• **REQUIRED WORK**
Each line below should be quoted exactly, please.

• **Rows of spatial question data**
>>>>

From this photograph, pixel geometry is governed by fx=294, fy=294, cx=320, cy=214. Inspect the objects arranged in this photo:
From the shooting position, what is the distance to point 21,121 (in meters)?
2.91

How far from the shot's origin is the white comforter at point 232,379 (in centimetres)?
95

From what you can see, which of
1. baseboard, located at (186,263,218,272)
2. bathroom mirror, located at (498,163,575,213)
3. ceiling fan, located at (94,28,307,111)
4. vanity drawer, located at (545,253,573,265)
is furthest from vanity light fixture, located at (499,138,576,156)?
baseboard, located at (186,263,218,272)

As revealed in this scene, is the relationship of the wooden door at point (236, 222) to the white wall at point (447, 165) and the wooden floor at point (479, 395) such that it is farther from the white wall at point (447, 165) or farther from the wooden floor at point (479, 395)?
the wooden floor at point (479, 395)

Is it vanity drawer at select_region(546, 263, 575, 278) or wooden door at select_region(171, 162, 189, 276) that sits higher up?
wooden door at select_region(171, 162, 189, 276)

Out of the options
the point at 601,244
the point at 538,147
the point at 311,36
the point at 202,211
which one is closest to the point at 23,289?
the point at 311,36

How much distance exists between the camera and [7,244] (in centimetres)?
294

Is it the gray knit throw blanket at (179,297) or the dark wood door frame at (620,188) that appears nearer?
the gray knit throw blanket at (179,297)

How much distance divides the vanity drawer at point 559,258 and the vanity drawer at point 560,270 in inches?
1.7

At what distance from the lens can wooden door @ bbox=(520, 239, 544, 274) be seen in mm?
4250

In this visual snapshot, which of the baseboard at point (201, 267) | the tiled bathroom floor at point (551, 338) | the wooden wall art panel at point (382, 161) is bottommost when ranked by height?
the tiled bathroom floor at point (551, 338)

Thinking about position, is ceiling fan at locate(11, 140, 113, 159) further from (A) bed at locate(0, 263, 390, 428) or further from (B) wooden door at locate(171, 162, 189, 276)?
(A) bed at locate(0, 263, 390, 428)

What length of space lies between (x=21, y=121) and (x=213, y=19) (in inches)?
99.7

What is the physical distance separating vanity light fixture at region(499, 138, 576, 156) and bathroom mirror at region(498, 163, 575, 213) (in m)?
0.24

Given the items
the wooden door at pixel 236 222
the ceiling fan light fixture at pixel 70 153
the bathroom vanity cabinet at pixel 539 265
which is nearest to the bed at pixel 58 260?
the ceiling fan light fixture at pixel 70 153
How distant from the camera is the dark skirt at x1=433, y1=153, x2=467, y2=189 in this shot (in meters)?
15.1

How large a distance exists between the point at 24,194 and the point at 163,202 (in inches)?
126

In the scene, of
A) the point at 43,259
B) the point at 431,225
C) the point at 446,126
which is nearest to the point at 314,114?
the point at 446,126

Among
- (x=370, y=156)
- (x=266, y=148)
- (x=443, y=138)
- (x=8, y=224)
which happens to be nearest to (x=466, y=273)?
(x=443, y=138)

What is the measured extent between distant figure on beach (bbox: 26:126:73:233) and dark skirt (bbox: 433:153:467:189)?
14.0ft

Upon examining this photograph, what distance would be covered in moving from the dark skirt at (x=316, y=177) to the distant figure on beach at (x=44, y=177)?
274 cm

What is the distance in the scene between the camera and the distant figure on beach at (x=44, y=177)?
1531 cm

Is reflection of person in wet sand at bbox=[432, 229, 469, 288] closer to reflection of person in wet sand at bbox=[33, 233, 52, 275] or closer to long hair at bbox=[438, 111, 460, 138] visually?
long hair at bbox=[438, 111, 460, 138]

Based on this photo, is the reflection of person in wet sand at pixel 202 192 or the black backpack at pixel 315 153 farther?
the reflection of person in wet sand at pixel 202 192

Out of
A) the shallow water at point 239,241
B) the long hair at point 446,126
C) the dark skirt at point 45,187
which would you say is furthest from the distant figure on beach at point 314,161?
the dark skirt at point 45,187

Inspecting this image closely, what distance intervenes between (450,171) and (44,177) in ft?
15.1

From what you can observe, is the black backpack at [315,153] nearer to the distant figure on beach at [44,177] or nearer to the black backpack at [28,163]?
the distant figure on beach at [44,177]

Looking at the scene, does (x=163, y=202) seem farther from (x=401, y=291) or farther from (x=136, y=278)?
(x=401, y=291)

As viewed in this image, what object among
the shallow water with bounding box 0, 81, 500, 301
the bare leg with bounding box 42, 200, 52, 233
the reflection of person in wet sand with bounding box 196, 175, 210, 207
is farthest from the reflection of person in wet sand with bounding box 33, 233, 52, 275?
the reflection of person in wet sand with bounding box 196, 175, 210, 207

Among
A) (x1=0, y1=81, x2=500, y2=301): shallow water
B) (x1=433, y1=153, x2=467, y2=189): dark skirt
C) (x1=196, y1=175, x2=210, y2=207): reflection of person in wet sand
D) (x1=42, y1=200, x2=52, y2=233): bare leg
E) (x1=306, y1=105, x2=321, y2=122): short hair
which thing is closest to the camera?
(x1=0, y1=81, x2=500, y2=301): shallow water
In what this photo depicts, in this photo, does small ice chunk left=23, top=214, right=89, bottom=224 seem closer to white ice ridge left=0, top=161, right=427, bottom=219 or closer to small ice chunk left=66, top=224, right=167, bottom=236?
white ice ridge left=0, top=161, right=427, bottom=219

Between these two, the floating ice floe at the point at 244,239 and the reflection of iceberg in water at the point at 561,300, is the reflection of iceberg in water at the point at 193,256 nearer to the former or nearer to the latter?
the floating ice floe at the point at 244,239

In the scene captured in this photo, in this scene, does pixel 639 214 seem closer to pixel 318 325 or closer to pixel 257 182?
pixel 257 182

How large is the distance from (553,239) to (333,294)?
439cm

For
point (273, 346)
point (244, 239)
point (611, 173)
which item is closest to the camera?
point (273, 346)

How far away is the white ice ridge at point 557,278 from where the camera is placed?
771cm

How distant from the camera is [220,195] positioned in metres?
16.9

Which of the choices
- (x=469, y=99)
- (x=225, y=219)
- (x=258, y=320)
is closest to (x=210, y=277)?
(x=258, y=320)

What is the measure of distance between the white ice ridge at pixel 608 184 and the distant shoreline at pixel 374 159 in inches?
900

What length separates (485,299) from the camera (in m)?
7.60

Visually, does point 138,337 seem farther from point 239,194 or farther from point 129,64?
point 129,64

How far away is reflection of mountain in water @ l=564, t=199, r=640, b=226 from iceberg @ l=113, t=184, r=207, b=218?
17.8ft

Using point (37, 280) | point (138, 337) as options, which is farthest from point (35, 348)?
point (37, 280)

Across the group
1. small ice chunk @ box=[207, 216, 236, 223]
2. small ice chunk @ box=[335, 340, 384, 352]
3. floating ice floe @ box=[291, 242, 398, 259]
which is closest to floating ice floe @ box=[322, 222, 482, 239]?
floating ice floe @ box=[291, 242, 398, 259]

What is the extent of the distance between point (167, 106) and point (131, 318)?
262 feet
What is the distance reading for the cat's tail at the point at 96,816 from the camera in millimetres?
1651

<<<<

• **TASK OUTPUT**
From this photograph, pixel geometry is governed by fx=294, fy=294, cx=320, cy=214. Inspect the objects arranged in this photo:
From the shooting position, what is the distance to point 21,121 (in meters)?
2.91

How far from the shot's origin is the white comforter at point 232,379 (in centimetres)?
95

From what you can see, which of
1. baseboard, located at (186,263,218,272)
2. bathroom mirror, located at (498,163,575,213)
3. ceiling fan, located at (94,28,307,111)
4. vanity drawer, located at (545,253,573,265)
is furthest from vanity light fixture, located at (499,138,576,156)?
baseboard, located at (186,263,218,272)

As revealed in this scene, is the relationship of the wooden door at point (236, 222) to the white wall at point (447, 165) and the wooden floor at point (479, 395) such that it is farther from the white wall at point (447, 165) or farther from the wooden floor at point (479, 395)?
the wooden floor at point (479, 395)

Is it vanity drawer at select_region(546, 263, 575, 278) or wooden door at select_region(171, 162, 189, 276) that sits higher up?
wooden door at select_region(171, 162, 189, 276)

Out of the options
the point at 601,244
the point at 538,147
the point at 311,36
the point at 202,211
which one is closest to the point at 23,289?
the point at 311,36

How much distance exists between the camera and [7,244] (in centimetres)?
294

Is it the gray knit throw blanket at (179,297) or the dark wood door frame at (620,188) that appears nearer?
the gray knit throw blanket at (179,297)

How much distance divides the vanity drawer at point 559,258 and the vanity drawer at point 560,270 in inches?
1.7

At what distance from the lens can wooden door @ bbox=(520, 239, 544, 274) be seen in mm?
4250

In this visual snapshot, which of the baseboard at point (201, 267) | the tiled bathroom floor at point (551, 338) | the wooden wall art panel at point (382, 161) is bottommost when ranked by height?
the tiled bathroom floor at point (551, 338)

Thinking about position, is ceiling fan at locate(11, 140, 113, 159) further from (A) bed at locate(0, 263, 390, 428) or further from (B) wooden door at locate(171, 162, 189, 276)?
(A) bed at locate(0, 263, 390, 428)

What length of space lies between (x=21, y=121) and (x=213, y=19) (in inches)?
99.7

What is the physical distance separating vanity light fixture at region(499, 138, 576, 156) and bathroom mirror at region(498, 163, 575, 213) (in m)?
0.24

Given the items
the wooden door at pixel 236 222
the ceiling fan light fixture at pixel 70 153
the bathroom vanity cabinet at pixel 539 265
which is nearest to the bed at pixel 58 260?
the ceiling fan light fixture at pixel 70 153
How distant from the camera is the dark skirt at x1=433, y1=153, x2=467, y2=189 in this shot (in meters)?
15.1

How large a distance exists between the point at 24,194 and the point at 163,202 (in inches)?
126

In the scene, of
A) the point at 43,259
B) the point at 431,225
C) the point at 446,126
which is nearest to the point at 314,114?
the point at 446,126

Among
- (x=370, y=156)
- (x=266, y=148)
- (x=443, y=138)
- (x=8, y=224)
which happens to be nearest to (x=466, y=273)?
(x=443, y=138)

What is the measured extent between distant figure on beach (bbox: 26:126:73:233) and dark skirt (bbox: 433:153:467:189)?
14.0ft

Upon examining this photograph, what distance would be covered in moving from the dark skirt at (x=316, y=177) to the distant figure on beach at (x=44, y=177)?
274 cm

What is the distance in the scene between the camera and the distant figure on beach at (x=44, y=177)?
1531 cm

Is reflection of person in wet sand at bbox=[432, 229, 469, 288] closer to reflection of person in wet sand at bbox=[33, 233, 52, 275] or closer to long hair at bbox=[438, 111, 460, 138] visually?
long hair at bbox=[438, 111, 460, 138]

Based on this photo, is the reflection of person in wet sand at pixel 202 192 or the black backpack at pixel 315 153 farther?
the reflection of person in wet sand at pixel 202 192

Out of
A) the shallow water at point 239,241
B) the long hair at point 446,126
C) the dark skirt at point 45,187
which would you say is furthest from the distant figure on beach at point 314,161?
the dark skirt at point 45,187

Inspecting this image closely, what distance intervenes between (450,171) and (44,177) in ft?
15.1

From what you can observe, is the black backpack at [315,153] nearer to the distant figure on beach at [44,177] or nearer to the black backpack at [28,163]?
the distant figure on beach at [44,177]

Looking at the scene, does (x=163, y=202) seem farther from (x=401, y=291) or farther from (x=136, y=278)?
(x=401, y=291)

As viewed in this image, what object among
the shallow water with bounding box 0, 81, 500, 301
the bare leg with bounding box 42, 200, 52, 233
the reflection of person in wet sand with bounding box 196, 175, 210, 207
is farthest from the reflection of person in wet sand with bounding box 33, 233, 52, 275?
the reflection of person in wet sand with bounding box 196, 175, 210, 207

Among
A) (x1=0, y1=81, x2=500, y2=301): shallow water
B) (x1=433, y1=153, x2=467, y2=189): dark skirt
C) (x1=196, y1=175, x2=210, y2=207): reflection of person in wet sand
D) (x1=42, y1=200, x2=52, y2=233): bare leg
E) (x1=306, y1=105, x2=321, y2=122): short hair
which thing is closest to the camera?
(x1=0, y1=81, x2=500, y2=301): shallow water
In what this photo depicts, in this photo, does small ice chunk left=23, top=214, right=89, bottom=224 seem closer to white ice ridge left=0, top=161, right=427, bottom=219 or closer to small ice chunk left=66, top=224, right=167, bottom=236?
white ice ridge left=0, top=161, right=427, bottom=219

Between these two, the floating ice floe at the point at 244,239 and the reflection of iceberg in water at the point at 561,300, is the reflection of iceberg in water at the point at 193,256 nearer to the former or nearer to the latter?
the floating ice floe at the point at 244,239

In the scene captured in this photo, in this scene, does pixel 639 214 seem closer to pixel 318 325 or closer to pixel 257 182?
pixel 257 182

How large is the distance from (553,239) to (333,294)?
439cm

For
point (273, 346)
point (244, 239)
point (611, 173)
which item is closest to the camera?
point (273, 346)

How far away is the white ice ridge at point 557,278 from where the camera is placed?
771cm

How distant from the camera is [220,195] positioned in metres?
16.9

Which of the choices
- (x=469, y=99)
- (x=225, y=219)
- (x=258, y=320)
is closest to (x=210, y=277)?
(x=258, y=320)

What is the measure of distance between the white ice ridge at pixel 608 184 and the distant shoreline at pixel 374 159 in inches?
900

What length separates (485,299) from the camera (in m)?
7.60

Visually, does point 138,337 seem farther from point 239,194 or farther from point 129,64?
point 129,64

How far away is reflection of mountain in water @ l=564, t=199, r=640, b=226 from iceberg @ l=113, t=184, r=207, b=218?
17.8ft

Using point (37, 280) | point (138, 337) as options, which is farthest from point (35, 348)?
point (37, 280)

Across the group
1. small ice chunk @ box=[207, 216, 236, 223]
2. small ice chunk @ box=[335, 340, 384, 352]
3. floating ice floe @ box=[291, 242, 398, 259]
which is closest to floating ice floe @ box=[322, 222, 482, 239]?
floating ice floe @ box=[291, 242, 398, 259]

What is the extent of the distance between point (167, 106) and point (131, 318)?
262 feet
What is the distance reading for the cat's tail at the point at 96,816 from the camera in millimetres?
1651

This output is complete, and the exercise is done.